Elephantopus scaber, N’Nitrosodiethylamine; Hepatocellular carcinoma, Proliferating Cell Nuclear Antigen (PCNA), Cyclin D1, Vascular Endothelial Growth Factor (VEGF)

INTRODUCTION: Hepatocellular carcinoma (HCC) is the most common primary cancer of the liver and the third most deadly disease prevalent in the world ¹. Chronic infections of Hepatitis B ² and C ³, alcoholism, toxin intake, and cirrhosis can aid in the development of hepatocellular carcinoma.
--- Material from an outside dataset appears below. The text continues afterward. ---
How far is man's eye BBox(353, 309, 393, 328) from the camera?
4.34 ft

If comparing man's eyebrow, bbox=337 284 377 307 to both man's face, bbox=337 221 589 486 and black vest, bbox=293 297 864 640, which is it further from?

An increased incidence has been associated with smoking and exposure to aflatoxin, a mycotoxin that contaminates peanuts and soybeans and causes mutations in the p53 tumor suppressor gene ⁴. Intake of acetaminophens like drugs and certain chemicals may also lead to hepatocellular carcinoma.

A large number of molecular biological markers synthesized and secreted by HCC cells have been shown to associate with the invasiveness and recurrence of post-operational HCC and have potential prognostic significance. Various tumor-related proteins, polypeptides, and isoenzymes such as alpha-fetoprotein (AFP), hepatoma-specific gamma-glutamyl transpeptidase (HS-GGT), etc., show elevated levels in the blood and are indicative of HCC invasion ⁵.

Other significant markers include cellular proliferation markers (PCNA, Ki-67, Mcm2, MIB1, MIA, and CSE1L/CAS protein), the p53 gene and its related molecule MDM2, other cell cycle regulators (cyclin A, cyclin D, cyclin E, cdc2, p27, p73), oncogenes and their receptors (such as ras, c-myc, c-fms, HGF,  c-met, and erb-B receptor family members), apoptosis-related factors (Fas and FasL) as well as telomerase-specific markers. Enzymes such as Glutathione –S- Transferase, Glutathione Reductase, and Catalase, etc., can reduce oxidative stress in the normal tissues. Extensive liver damage causes a decrease in levels of these enzymes, suggesting high oxidative stress in the tissues.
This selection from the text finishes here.